The economic analysis in my last post led me to read some more articles from the author’s blog. He’s a liberal/progressive economist, with solid-seeming creds. Here are two of particular interest.
The first is a follow-up to that previous post, and looks at concrete ways to improve wealth distribution in the US:
An earlier post on this blog looked at the proximate factors which took substantial growth in GDP per capita (which grew at about the same pace after 1980 as it had before) down to median wages that simply stagnated. As discussed in that post, this was principally due to a shift in distribution from labor to capital, and a shift within labor from the lower paid to the higher paid. (Demographic effects, principally the increased participation of women in the labor force, as well as increases in the prices of items such as medical care relative to the prices of other goods, were also both important during this period. However, both have now become neutral, and are not factors leading to the continuing stagnation in recent years of median wages.)
The purpose of this blog post is to look at concrete policy measures that can be taken to address the problem. The issue is not slow growth: As noted above, per capita growth in GDP since 1980 has been similar to what it was before.

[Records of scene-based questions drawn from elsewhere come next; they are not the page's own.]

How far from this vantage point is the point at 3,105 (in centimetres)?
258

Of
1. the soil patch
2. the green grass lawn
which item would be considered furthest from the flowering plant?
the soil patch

The problem, rather, is the distribution of the gains from that growth, which has become terribly skewed.
The second is an explanation of Baumol’s Cost Disease, which I had not heard of before, and which provides a pretty convincing explanation of why the costs in certain sectors, like healthcare and college education, have increased so dramatically over the decades:
A point on which all agree, whether conservative or liberal, Republican or Democrat, is that the cost of government keeps rising. Whether it is the cost of building new roads or new military jet fighters, or the cost of schools or health services, the cost now is much more than in the past. And this is not simply general inflation. The cost of government services has risen at a significantly faster pace than general inflation.
This is true. But what is not generally recognized if the fundamental cause, nor the implications as we as a nation have struggled to maintain government services. The fundamental cause is not waste and corruption, nor lazy government workers. Rather, it lies in the nature of the goods and services used for the public services the government provides.
This blog post will first review the facts on what has happened to expenditures on government goods and services (which for brevity, will hereafter often simply be referred to as government goods) over the past 60 years. The 60 year period is taken so as to encompass most of the post-World War II period, but to begin once the numbers had stabilized from the very high levels during the war and the immediate post-war fluctuations.
The post will then review the fundamental cause, drawing on the work that has come to be called “Baumol’s Cost Disease”. The post will discuss how this applies to the government sector, and the implications.